Même si la victoire du FPÖ au second tour, prévu le 22 mai, n’est pas certaine, le quotidien autrichien Die Presse dresse un constat sans appel : "Pour le SPÖ et l’ÖVP, la vérité est simple : votre temps est révolu". Plusieurs médias locaux notent l’essoufflement du système politique autrichien, dominé par les deux mêmes partis depuis plus de soixante-dix ans. "Les partis de gouvernement ont perdu la capacité de communiquer décemment, et par là toute crédibilité", explique l’hebdomadaire Profil. Face à des politiciens vieillissants, Nobert Hofer, le plus jeune compétiteur de l’élection, joue également sur son âge.

... Face à la montée en puissance de l'extrême-droite       

Dans tous les cas, le FPÖ est là pour durer

"Profil" - 2/04/2016

Discret vice-président du parlement, Norbert Hofer, 45 ans, se veut une incarnation de l'aile libérale du FPÖ. Benjamin des candidats, cet ingénieur aéronautique réputé pour sa courtoisie et partiellement handicapé à la suite d'un grave accident de parapente, a particulièrement séduit l'électorat jeune, selon les analyses.
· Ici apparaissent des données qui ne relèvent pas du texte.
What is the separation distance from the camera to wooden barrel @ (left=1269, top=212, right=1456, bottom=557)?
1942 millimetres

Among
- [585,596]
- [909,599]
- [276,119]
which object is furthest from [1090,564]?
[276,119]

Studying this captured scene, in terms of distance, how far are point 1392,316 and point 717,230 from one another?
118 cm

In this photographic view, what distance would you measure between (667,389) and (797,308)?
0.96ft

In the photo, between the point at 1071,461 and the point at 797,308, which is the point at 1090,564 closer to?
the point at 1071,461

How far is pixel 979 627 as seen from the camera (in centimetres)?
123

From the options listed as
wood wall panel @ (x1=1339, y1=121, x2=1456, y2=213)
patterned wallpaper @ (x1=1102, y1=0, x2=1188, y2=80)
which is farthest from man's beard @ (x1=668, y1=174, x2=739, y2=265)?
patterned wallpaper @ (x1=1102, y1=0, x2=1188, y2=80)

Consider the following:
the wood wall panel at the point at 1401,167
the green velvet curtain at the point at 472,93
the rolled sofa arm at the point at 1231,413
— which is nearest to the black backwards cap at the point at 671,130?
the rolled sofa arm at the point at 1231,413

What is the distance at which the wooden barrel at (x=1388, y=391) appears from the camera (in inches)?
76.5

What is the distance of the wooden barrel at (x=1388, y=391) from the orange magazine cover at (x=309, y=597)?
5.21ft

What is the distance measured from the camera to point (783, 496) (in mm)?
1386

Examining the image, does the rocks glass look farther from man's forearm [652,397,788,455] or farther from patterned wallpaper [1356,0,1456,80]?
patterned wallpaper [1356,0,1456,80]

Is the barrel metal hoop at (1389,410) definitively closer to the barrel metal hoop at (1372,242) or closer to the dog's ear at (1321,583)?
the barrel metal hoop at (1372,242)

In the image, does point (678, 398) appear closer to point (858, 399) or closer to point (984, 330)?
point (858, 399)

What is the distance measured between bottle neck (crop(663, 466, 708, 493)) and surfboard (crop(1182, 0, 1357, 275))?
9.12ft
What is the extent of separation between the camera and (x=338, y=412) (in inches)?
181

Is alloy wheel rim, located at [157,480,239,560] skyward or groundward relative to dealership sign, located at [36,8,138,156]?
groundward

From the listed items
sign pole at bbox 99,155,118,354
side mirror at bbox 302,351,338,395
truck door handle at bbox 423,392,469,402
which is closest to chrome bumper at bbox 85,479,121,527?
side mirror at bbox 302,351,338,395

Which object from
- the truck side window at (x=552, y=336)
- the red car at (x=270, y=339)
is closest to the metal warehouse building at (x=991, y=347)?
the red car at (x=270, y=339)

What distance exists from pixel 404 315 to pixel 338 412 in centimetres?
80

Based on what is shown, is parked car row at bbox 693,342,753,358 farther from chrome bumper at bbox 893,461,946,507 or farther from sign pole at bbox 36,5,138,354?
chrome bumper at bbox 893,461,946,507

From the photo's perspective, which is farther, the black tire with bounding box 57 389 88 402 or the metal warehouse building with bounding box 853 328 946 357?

Il présente un visage plus lisse et plus fédérateur que celui de Barbara Rosenkranz, la candidate du parti à la présidentielle de 2010, qui avait tenu des propos ambigus sur le nazisme.

Son avènement consacre la montée en puissance du FPÖ alors que la coalition gouvernementale est chahutée par la crise des migrants et la montée du chômage dans ce pays prospère. Le parti a déjà dépassé la barre des 30% des suffrages à plusieurs scrutins régionaux l'an passé. Profil estime que "dans tous les cas, le FPÖ est là pour durer".

Une fonction essentiellement honorifique, sauf si...

En savoir plus

Les partis populistes et d'extrême-droite ont récemment bouleversé le paysage politique de bon nombre de pays européens. Retrouvez le dossier de Thema à ce sujet.

Le président autrichien, élu pour un mandat de six ans renouvelable une fois, est réduit d'ordinaire à un rôle protocolaire et moral. Il dispose toutefois de pouvoirs formels étendus : il est chef des armées, nomme le chancelier et peut dans certaines circonstances dissoudre le parlement.

Norbert Hofer a menacé, s'il était élu, de recourir à cette possibilité si la majorité ne suivait pas ses recommandations concernant notamment le dossier des réfugiés. De son côté, Alexander Van der Bellen a annoncé qu'il refuserait de nommer chancelier le chef du FPÖ, Heinz-Christian Strache, même si ce dernier obtenait la majorité au parlement lors des prochaines législatives. 

Cet ancien professeur d'université portera les espoirs du camp de gauche et de la droite modérée au second tour. Théoriquement indépendant, il est soutenu par les Verts, un parti qu'il a longtemps dirigé. Mais il aborde cette échéance avec un handicap arithmétique de seize points, d'autant plus lourd à surmonter qu'aucun des partis n'a émis de consigne de vote. Walter Faymann a toutefois indiqué qu'"à titre personnel", il voterait pour Alexander Van der Bellen, "un homme d'équilibre". Irmgard Griss, une ancienne présidente de la Cour suprême inconnue du grand public il y a encore peu, a indiqué qu'elle se laissait "le temps de la réflexion".